**Teks yang Diberikan**
Persamaan Kemampuan Ahli-ahli  Syair di Zaman Nabi Besar Muhammad saw. dengan Ahli-ahli Sihir Fir’aun 

        Sumber penjelasan mengenai   kekalahan  Fir’aun  pada babak pertama yang akan dikemukakan  adalah  berdasarkan Surah Asy-Syu’arā ­,    yang artinya ahli-ahli syair,  karena kemampuan  Asy-Syu’arā (ahli-ahli syair)   yang dihadapi oleh Nabi Besar Muhammad saw.   – yang merupakan misal Nabi Musa a.s. (Ulangan 18:18; QS.46:11) --  memiliki kemiripan   dengan  as-sāhir (ahli-ahli sihir)  yang dihadapi oleh Nabi Musa a.s.,  yaitu mereka mampu “menyihir   orang-orang lain dengan kemampuan atau keahlian mereka masing-masing.
       Dalam  salah satu Bab sebelum ini telah dikemukakan mengenai arti kata sihr (sihr) yakni sihr berarti: akal licik, dursila; sihir; mengadakan apa-apa yang palsu dalam bentuk kebenaran; setiap kejadian yang sebab-sebabnya tersembunyi, dan disangka lain dari kenyataannya (Lexicon Lane).  Jadi setiap kepalsuan, penipuan atau akal licik yang dimaksudkan untuk menyembunyikan tujuan sebenarnya dari penglihatan orang, adalah termasuk sihir juga.
 Tetapi  Kata sāhir tidak selamanya harus diartikan tukang sihir, kata itu pun berarti orang yang mempunyai daya pikat; orang yang terampil dan cerdas; orang yang sanggup membuat orang lain melihat sesuatu benda nampak lain dari keadaan yang sebenarnya; penipu, penyihir mata atau perayu, dan lain-lain (Lexicon Lane).
  Diceritakan bahwa dalam melakukan peperangan antar  qabilah bangsa Arab di masa jahiliyah,  mereka itu senantiasa  mengikut-sertakan  para ahli syair mereka untuk mengobarkan semangat juang pasukan mereka dalam menghadapi lawan mereka dengan syair-syair yang mereka gubah untuk keperluan tersebut.

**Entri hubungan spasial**
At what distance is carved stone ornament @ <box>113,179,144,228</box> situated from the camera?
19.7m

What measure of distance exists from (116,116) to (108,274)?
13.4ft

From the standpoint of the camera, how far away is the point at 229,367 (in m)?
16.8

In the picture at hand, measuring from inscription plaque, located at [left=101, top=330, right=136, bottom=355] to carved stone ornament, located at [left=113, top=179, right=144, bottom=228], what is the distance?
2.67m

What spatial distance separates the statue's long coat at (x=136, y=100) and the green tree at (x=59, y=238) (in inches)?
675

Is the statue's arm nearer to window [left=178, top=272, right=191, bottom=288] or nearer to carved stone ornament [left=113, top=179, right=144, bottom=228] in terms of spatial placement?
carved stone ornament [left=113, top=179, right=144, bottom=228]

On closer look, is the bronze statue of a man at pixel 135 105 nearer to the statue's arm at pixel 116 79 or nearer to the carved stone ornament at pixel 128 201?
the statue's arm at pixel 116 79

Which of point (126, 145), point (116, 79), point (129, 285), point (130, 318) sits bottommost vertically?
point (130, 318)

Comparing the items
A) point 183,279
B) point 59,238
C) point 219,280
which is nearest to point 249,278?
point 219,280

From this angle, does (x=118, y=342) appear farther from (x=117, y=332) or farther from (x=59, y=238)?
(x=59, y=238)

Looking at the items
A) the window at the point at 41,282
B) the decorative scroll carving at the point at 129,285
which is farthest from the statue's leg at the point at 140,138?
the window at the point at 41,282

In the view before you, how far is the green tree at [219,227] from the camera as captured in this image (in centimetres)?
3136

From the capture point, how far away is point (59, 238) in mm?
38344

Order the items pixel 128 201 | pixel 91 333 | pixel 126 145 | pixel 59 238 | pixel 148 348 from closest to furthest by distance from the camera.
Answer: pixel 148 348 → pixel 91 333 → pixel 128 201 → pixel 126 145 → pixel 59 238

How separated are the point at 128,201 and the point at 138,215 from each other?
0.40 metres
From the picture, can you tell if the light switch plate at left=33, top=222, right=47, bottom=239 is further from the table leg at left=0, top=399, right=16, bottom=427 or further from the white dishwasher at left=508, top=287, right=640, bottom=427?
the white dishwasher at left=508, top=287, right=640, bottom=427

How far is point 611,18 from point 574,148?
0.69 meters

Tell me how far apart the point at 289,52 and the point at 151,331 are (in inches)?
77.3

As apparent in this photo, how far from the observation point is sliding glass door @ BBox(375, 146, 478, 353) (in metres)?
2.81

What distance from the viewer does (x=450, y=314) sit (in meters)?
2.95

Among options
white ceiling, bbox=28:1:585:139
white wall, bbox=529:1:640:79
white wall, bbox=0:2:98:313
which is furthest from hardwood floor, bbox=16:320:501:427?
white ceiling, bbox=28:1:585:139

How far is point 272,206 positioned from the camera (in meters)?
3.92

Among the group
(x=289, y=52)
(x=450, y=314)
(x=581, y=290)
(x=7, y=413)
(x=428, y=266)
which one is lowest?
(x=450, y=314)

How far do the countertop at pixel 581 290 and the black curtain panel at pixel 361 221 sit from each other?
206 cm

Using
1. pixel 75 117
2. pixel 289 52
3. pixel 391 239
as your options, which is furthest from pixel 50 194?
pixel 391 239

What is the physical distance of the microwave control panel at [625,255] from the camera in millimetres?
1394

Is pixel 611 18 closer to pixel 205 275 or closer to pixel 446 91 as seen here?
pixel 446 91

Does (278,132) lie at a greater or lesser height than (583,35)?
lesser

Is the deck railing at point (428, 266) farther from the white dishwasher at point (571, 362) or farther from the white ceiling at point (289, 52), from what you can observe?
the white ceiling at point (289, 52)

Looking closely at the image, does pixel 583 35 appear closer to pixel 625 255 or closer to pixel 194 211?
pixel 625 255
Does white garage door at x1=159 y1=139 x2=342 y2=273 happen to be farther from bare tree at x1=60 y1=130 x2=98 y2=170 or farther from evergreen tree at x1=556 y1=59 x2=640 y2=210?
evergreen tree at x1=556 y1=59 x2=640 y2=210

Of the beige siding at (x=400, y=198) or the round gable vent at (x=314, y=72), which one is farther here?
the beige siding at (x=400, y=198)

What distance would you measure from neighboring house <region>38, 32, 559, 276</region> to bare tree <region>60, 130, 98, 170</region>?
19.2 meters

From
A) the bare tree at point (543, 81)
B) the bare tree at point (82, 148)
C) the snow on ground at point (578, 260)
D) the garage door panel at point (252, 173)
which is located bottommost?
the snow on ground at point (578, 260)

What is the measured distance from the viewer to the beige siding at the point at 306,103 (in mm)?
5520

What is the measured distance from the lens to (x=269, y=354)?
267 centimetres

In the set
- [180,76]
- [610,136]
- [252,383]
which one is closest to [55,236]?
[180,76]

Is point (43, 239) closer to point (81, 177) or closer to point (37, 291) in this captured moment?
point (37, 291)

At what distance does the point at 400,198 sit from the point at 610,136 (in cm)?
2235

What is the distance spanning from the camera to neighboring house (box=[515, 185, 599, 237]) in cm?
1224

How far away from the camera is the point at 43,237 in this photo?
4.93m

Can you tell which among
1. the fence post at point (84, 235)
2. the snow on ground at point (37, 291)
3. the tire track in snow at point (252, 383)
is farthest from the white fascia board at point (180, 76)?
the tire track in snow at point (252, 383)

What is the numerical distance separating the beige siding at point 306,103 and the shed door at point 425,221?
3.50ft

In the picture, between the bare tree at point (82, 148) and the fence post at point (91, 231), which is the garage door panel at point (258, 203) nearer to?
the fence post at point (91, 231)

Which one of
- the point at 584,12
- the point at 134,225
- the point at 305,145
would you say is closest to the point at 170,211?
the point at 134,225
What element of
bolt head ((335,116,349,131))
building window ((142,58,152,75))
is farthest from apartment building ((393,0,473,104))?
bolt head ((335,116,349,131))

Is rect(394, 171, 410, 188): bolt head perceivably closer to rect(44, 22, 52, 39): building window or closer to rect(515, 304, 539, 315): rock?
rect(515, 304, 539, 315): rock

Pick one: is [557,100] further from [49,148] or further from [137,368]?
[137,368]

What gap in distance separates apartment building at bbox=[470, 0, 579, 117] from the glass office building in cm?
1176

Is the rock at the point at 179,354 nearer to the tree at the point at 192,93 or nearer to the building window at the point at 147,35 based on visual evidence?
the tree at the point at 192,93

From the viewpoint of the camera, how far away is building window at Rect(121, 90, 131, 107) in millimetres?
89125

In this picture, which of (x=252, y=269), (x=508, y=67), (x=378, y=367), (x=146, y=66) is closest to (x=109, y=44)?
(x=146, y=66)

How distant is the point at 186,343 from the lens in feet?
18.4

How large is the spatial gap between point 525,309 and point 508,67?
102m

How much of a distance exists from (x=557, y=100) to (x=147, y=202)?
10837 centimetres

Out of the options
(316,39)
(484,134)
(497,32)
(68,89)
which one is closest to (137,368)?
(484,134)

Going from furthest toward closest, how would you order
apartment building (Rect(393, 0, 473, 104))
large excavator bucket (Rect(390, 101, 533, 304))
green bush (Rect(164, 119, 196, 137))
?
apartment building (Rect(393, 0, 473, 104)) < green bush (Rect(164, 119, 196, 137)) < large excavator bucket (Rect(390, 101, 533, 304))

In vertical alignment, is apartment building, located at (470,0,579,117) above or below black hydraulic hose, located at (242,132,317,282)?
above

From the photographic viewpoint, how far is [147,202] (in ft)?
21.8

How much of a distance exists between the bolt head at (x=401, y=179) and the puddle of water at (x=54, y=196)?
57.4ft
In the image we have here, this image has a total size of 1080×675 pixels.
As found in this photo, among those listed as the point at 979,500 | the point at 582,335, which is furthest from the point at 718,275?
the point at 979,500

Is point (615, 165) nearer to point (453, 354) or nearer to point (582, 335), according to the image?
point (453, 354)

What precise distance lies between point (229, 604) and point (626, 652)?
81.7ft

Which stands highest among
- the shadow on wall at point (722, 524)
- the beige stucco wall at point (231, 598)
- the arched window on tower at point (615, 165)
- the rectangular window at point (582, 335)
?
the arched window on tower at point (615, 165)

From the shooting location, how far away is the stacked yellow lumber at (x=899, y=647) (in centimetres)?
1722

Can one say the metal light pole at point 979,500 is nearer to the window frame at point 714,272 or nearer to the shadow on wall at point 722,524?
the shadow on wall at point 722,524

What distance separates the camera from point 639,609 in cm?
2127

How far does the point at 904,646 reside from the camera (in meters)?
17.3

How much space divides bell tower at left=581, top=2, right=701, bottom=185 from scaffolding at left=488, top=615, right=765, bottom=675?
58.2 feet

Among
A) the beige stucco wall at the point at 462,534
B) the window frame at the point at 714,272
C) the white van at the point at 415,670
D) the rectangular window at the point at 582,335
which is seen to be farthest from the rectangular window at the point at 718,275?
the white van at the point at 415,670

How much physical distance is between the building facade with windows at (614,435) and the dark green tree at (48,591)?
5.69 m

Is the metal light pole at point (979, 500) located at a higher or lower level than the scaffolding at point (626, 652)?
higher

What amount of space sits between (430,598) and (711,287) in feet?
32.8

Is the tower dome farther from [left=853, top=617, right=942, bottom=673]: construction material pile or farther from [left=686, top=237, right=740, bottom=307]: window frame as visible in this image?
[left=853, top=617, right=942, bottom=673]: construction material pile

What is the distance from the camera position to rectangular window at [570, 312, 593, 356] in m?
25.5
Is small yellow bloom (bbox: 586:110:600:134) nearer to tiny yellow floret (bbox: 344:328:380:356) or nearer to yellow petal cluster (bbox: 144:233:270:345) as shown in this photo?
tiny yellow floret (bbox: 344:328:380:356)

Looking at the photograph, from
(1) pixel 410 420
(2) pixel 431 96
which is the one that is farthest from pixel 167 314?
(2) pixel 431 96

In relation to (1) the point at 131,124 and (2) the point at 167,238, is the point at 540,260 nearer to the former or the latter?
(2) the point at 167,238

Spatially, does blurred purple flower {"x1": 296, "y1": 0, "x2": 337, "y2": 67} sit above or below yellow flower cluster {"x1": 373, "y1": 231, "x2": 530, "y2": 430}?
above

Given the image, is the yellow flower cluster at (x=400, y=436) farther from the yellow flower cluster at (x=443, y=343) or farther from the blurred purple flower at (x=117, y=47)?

**Tugas Anda**
Tulis ulang secara lebih ringkas paragraf dalam teks tentang ahli syair dan ahli sihir yang diawali "Diceritakan bahwa dalam melakukan peperangan". Pertahankan fakta-fakta utamanya. Entri-entri ini tidak berkaitan dengan teks tentang ahli syair dan ahli sihir.

**Penyelesaian Soal**
Pada masa jahiliyah, kabilah-kabilah Arab yang saling berperang selalu membawa ahli syair mereka. Para ahli syair itu menggubah syair untuk mengobarkan semangat juang pasukan dalam menghadapi lawan.